Very little was known about Lupus until research began in earnest in the 1800s. The revolution in the understanding of medicine and pathology, not least spurred by the new interest in anatomy and dissection as an attempt to understand the functioning of the body, prompted research into the disease. In the mid 19th century Viennese physicians Ferdinand von Hebra and his son in law Moritz Kaposi wrote the first treatises recognising that the symptoms of Lupus extended beyond the skin and could affect the organs and tissues of the body. It wasn’t until 1851 that the term “Lupus Erythematosus” was first used by the French physician Pierre Cozenave, combining the word “Lupus”, ie “wolf”, with the Greek word for “redness”. The first treatises on Lupus Erythematosus was written between 1895 and 1903 by Canadian physician Sir William Osler, stating that the central nervous system, muscles, skeleton, heart and lungs could be affected by the disease also. It was also the first study stating that it could flare up and plateau, rather than being consistent.

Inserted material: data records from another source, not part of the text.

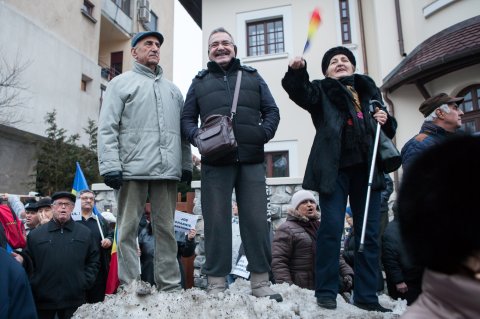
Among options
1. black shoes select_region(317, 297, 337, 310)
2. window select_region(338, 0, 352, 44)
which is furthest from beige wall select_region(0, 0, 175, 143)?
black shoes select_region(317, 297, 337, 310)

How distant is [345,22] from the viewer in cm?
1238

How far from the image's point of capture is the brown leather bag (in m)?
3.23

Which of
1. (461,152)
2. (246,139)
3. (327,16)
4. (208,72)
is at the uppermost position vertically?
(327,16)

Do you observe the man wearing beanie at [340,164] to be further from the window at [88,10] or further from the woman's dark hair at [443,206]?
the window at [88,10]

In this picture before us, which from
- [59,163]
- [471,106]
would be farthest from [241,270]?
[59,163]

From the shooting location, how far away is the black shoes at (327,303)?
10.1 feet

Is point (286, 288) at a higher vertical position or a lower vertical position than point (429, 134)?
lower

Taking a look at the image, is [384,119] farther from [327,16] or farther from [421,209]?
[327,16]

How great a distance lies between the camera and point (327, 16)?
12.5 meters

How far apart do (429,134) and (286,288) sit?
1.85 meters

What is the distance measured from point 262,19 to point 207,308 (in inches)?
456

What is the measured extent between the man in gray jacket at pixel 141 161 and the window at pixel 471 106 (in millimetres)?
7645

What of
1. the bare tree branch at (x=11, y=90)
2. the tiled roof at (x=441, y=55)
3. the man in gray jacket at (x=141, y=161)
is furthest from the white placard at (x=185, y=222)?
the bare tree branch at (x=11, y=90)

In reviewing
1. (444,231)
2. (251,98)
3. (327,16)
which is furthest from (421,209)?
(327,16)
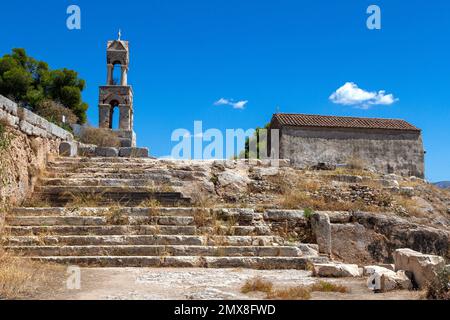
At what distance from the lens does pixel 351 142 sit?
2927cm

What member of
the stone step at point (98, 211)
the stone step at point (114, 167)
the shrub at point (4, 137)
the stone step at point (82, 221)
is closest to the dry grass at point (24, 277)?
the stone step at point (82, 221)

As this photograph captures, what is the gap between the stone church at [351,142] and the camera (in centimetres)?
2803

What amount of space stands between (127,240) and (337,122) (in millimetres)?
23764

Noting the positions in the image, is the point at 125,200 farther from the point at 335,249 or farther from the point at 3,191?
the point at 335,249

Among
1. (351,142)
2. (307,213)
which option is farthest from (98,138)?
(351,142)

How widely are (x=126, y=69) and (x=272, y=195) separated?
18.3 meters

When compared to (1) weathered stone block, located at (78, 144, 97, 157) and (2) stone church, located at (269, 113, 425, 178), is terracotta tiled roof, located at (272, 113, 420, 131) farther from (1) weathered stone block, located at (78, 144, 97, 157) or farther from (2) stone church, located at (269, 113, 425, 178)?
(1) weathered stone block, located at (78, 144, 97, 157)

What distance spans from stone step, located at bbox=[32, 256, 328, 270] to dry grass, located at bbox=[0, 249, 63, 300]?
46cm

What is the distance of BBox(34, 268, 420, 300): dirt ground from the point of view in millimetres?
4887

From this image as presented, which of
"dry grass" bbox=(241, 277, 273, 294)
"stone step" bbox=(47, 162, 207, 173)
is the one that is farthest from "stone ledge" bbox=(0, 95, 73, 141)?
"dry grass" bbox=(241, 277, 273, 294)

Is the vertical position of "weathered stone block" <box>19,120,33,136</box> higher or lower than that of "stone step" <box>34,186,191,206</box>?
higher

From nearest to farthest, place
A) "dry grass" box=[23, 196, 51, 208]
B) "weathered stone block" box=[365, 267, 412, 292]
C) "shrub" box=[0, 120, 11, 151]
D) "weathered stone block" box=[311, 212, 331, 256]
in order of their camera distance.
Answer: "weathered stone block" box=[365, 267, 412, 292], "shrub" box=[0, 120, 11, 151], "weathered stone block" box=[311, 212, 331, 256], "dry grass" box=[23, 196, 51, 208]

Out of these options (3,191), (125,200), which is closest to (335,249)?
(125,200)

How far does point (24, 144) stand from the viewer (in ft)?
31.2
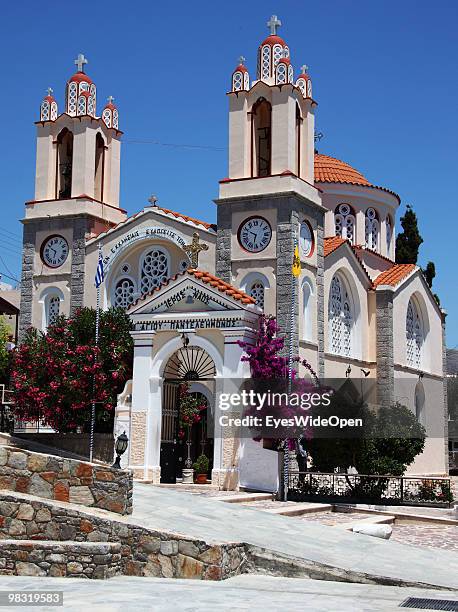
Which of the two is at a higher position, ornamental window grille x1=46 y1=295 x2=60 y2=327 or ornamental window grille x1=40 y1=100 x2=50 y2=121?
ornamental window grille x1=40 y1=100 x2=50 y2=121

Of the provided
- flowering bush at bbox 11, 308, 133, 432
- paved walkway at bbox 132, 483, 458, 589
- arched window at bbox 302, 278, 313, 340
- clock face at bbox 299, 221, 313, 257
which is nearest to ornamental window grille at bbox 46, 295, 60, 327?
flowering bush at bbox 11, 308, 133, 432

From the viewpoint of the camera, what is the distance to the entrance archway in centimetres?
2733

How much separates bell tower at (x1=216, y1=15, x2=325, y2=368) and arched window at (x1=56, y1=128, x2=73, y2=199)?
7.18m

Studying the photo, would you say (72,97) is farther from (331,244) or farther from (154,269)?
(331,244)

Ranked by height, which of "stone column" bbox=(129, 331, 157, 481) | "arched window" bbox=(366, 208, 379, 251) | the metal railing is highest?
"arched window" bbox=(366, 208, 379, 251)

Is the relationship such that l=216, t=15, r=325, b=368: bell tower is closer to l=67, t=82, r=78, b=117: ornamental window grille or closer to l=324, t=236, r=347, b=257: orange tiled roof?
l=324, t=236, r=347, b=257: orange tiled roof

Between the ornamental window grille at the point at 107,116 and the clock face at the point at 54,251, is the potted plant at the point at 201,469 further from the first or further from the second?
the ornamental window grille at the point at 107,116

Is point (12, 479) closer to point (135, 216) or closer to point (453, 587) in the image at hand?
point (453, 587)

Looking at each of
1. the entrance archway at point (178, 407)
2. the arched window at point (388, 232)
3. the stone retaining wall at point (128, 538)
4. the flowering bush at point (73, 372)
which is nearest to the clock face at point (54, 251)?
the flowering bush at point (73, 372)

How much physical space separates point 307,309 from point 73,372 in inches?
320

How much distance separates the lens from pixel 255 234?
3009 cm

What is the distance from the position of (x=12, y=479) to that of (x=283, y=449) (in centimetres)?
1138

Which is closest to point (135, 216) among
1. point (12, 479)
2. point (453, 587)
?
point (12, 479)

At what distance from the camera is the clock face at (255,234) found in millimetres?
29859
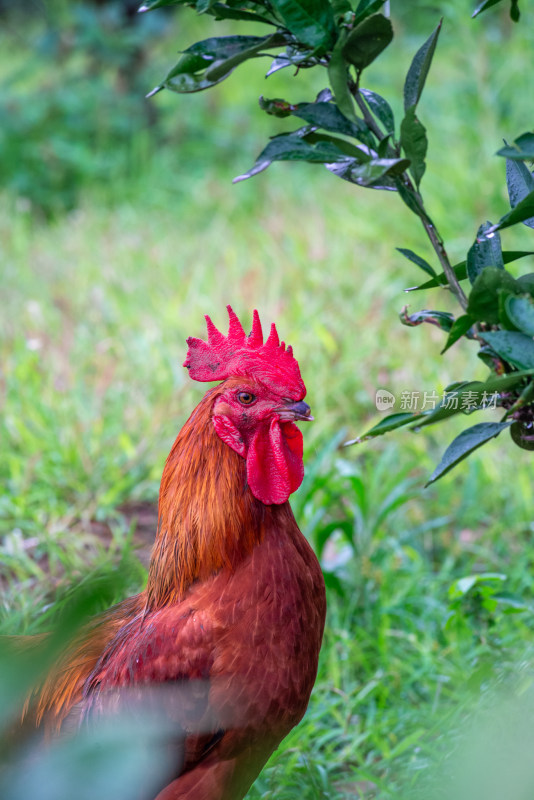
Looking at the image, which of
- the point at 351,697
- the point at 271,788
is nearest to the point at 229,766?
the point at 271,788

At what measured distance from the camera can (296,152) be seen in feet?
4.38

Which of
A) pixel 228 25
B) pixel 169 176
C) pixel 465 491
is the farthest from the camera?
pixel 228 25

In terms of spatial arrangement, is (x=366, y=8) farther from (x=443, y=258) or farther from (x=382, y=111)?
(x=443, y=258)

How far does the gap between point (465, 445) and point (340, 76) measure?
1.98 ft

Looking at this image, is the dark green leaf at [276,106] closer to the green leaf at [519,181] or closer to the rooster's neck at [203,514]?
the green leaf at [519,181]

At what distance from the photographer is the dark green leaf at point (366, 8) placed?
1.26 m

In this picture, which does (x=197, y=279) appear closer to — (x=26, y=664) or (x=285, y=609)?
(x=285, y=609)

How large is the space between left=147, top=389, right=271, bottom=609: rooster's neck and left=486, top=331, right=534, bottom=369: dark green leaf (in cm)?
66

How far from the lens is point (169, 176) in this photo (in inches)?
272

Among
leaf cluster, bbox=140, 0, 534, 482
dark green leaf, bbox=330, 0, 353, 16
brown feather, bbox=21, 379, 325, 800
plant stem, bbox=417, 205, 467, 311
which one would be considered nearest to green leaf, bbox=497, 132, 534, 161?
leaf cluster, bbox=140, 0, 534, 482

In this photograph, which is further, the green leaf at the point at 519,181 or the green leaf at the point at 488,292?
the green leaf at the point at 519,181

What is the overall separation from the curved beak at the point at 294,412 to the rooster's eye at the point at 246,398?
2.2 inches

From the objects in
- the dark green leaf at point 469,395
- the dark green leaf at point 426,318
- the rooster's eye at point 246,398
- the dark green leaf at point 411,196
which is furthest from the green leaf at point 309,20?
the rooster's eye at point 246,398

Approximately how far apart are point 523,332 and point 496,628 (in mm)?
1561
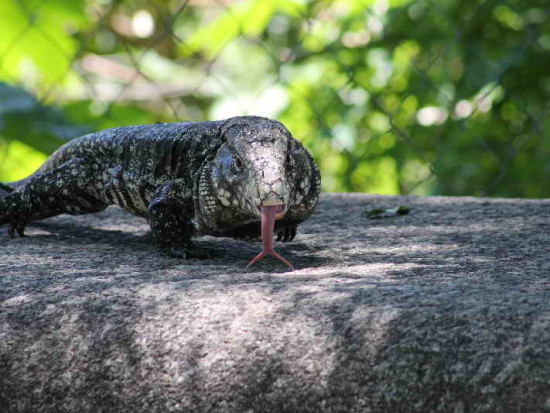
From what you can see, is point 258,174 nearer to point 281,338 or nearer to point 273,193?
point 273,193

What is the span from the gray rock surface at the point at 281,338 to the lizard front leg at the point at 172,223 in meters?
0.22

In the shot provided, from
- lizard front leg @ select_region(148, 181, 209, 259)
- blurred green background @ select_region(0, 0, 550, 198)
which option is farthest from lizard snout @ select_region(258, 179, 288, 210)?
blurred green background @ select_region(0, 0, 550, 198)

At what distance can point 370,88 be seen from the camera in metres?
5.25

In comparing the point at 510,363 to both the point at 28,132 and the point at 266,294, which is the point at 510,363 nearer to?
the point at 266,294

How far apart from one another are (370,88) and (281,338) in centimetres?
370

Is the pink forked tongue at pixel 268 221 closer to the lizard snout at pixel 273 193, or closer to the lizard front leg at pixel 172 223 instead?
the lizard snout at pixel 273 193

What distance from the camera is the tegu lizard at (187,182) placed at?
227 centimetres

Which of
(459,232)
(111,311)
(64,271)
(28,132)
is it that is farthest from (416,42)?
(111,311)

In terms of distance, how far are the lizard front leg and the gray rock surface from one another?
8.8 inches

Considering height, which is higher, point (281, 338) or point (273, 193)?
point (273, 193)

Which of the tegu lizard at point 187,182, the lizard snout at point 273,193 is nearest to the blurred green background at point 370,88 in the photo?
the tegu lizard at point 187,182

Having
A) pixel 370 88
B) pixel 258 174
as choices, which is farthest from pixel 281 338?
pixel 370 88

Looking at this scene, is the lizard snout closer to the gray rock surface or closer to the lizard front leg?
the gray rock surface

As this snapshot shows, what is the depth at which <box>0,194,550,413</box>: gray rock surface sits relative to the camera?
1.58 m
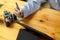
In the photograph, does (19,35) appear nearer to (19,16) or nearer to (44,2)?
(19,16)

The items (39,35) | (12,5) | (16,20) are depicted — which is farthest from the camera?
(12,5)

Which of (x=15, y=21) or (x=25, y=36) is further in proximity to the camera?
(x=15, y=21)

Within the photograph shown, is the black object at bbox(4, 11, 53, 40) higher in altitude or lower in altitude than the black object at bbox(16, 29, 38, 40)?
higher

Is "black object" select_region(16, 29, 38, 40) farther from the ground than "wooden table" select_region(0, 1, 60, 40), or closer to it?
closer to it

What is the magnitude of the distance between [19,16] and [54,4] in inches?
16.0

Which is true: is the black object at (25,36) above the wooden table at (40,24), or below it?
below

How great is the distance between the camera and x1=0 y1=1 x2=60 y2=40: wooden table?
3.28ft

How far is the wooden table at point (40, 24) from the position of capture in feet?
3.28

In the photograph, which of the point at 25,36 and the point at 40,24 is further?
the point at 40,24

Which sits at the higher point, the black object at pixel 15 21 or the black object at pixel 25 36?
the black object at pixel 15 21

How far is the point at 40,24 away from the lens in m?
1.08

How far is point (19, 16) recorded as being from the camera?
1139 mm

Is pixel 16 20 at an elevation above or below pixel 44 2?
below

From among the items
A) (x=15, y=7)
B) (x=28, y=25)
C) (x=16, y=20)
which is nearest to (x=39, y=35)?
(x=28, y=25)
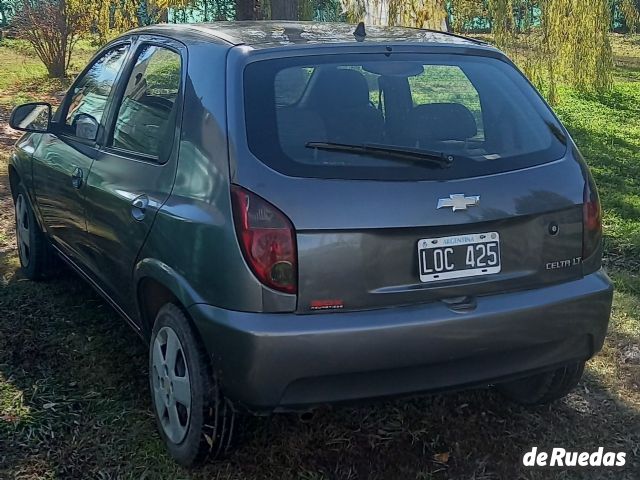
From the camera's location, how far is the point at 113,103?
3.90 metres

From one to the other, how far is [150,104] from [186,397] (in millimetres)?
1265

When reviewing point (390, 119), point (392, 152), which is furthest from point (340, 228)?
point (390, 119)

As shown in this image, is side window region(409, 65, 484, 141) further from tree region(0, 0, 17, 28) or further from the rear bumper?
tree region(0, 0, 17, 28)

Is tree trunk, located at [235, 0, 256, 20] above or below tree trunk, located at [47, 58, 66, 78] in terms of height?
above

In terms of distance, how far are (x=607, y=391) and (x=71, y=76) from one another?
1365 centimetres

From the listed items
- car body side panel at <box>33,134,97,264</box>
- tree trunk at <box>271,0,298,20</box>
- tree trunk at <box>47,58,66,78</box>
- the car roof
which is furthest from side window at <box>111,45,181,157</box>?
tree trunk at <box>47,58,66,78</box>

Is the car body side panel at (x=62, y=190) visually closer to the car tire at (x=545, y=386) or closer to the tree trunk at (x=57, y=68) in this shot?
the car tire at (x=545, y=386)

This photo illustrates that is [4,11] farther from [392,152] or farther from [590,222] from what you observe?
[590,222]

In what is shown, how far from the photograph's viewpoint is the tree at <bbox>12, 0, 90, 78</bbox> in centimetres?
1417

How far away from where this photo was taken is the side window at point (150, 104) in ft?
10.9

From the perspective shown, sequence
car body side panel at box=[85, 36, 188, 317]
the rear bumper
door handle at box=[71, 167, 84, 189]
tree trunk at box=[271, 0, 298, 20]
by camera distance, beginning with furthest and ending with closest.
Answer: tree trunk at box=[271, 0, 298, 20], door handle at box=[71, 167, 84, 189], car body side panel at box=[85, 36, 188, 317], the rear bumper

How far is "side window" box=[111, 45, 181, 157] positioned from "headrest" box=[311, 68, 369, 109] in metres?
0.59

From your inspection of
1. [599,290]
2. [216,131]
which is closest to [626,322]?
[599,290]

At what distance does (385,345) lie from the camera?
108 inches
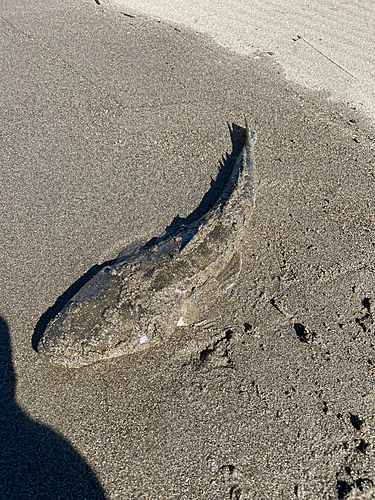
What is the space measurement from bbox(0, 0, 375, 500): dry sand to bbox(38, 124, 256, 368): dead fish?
15 cm

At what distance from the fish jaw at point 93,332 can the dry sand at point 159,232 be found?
0.11 m

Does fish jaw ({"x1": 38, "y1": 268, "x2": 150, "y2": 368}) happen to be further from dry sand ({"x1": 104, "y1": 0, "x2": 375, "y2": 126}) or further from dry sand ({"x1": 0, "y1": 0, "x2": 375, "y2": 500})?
dry sand ({"x1": 104, "y1": 0, "x2": 375, "y2": 126})

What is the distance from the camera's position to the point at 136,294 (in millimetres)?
3211

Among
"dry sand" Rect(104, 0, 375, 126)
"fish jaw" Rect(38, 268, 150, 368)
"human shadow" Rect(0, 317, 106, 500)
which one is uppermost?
Answer: "dry sand" Rect(104, 0, 375, 126)

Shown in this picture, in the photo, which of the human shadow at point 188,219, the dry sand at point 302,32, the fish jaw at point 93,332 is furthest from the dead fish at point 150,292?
the dry sand at point 302,32

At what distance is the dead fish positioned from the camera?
307cm

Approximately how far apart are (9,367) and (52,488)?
951 mm

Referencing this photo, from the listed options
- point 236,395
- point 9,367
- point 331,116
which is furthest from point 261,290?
point 331,116

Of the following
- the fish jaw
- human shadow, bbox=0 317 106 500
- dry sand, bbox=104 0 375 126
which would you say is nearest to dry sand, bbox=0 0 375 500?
human shadow, bbox=0 317 106 500

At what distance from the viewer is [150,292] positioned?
3215 mm

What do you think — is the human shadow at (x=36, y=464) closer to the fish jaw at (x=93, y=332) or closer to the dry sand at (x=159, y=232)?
the dry sand at (x=159, y=232)

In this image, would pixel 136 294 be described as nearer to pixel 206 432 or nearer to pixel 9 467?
pixel 206 432

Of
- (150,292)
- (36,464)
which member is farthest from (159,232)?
(36,464)

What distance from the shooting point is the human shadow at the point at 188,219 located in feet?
10.9
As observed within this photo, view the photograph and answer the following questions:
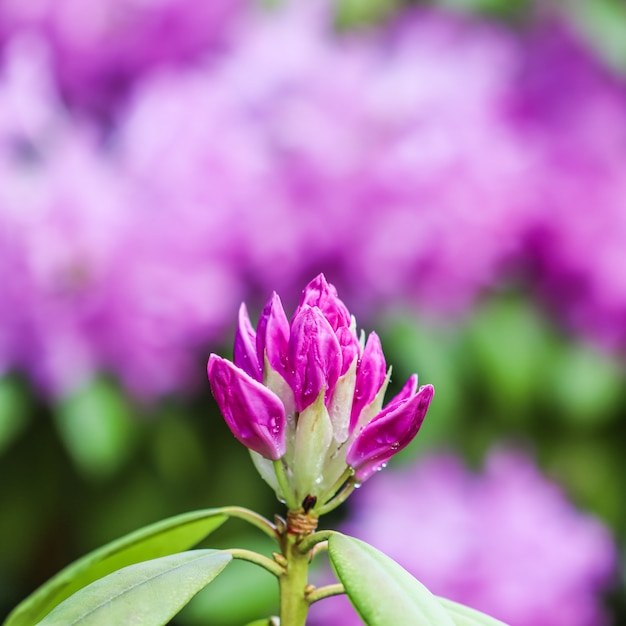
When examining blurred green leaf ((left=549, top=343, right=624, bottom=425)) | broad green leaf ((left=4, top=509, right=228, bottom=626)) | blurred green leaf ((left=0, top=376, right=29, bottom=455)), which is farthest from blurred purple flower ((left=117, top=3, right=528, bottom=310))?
broad green leaf ((left=4, top=509, right=228, bottom=626))

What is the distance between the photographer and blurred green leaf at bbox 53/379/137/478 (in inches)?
39.6

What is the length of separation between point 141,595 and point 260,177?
2.58ft

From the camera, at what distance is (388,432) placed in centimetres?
36

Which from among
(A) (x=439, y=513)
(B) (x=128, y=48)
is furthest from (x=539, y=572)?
(B) (x=128, y=48)

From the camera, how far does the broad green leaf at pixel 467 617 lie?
0.37m

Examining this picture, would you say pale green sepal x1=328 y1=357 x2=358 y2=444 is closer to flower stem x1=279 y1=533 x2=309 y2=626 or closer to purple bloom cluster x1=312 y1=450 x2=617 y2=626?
flower stem x1=279 y1=533 x2=309 y2=626

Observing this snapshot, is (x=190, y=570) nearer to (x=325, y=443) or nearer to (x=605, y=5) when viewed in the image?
(x=325, y=443)

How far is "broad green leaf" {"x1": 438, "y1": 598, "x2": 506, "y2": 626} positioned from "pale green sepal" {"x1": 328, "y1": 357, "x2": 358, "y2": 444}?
0.07 metres

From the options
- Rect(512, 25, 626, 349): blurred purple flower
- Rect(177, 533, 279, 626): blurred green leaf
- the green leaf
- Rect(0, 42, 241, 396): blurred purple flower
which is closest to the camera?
the green leaf

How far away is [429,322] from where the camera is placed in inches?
45.6

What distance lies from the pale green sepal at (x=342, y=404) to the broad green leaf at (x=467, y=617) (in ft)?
0.23

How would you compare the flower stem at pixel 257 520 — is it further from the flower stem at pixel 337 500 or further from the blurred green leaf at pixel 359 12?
the blurred green leaf at pixel 359 12

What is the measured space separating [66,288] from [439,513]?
1.51ft

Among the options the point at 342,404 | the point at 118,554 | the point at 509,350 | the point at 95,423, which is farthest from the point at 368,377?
the point at 509,350
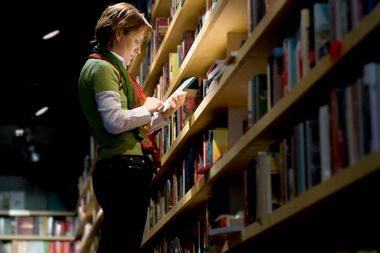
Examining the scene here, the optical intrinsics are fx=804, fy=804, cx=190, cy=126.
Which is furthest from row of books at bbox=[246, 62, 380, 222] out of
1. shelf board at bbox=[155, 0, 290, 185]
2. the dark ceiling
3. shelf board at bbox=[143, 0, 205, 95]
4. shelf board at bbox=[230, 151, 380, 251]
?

In 1941 pathologists at Mount Sinai Hospital in New York City wrote a detailed pathological description of the disease. Dr Paul Klemperer coined the phrase “collagen disease” leading to our modern classification of Lupus as an autoimmune disease, or one in which the body attacks it self. The developments of the 40s identified the systemic inflammatory part of the disease and allowed doctors to diagnose it faster and with greater reliability.
In 1949 the newly discovered hormone Cortisone was discovered to be an effective treatment for Lupus. This led to the discovery in the 50s that the disease was part of the ANA (antinuclear antibody) reaction, leading to a series of tests for antibodies that are still used today. This gave rise to further research on antibodies, showing that the blood of Lupus patients have other antibodies present, some of which were found to bind to the DNA itself. This led to the test for the Anti-DNA antibodies themselves, which is still widely used today.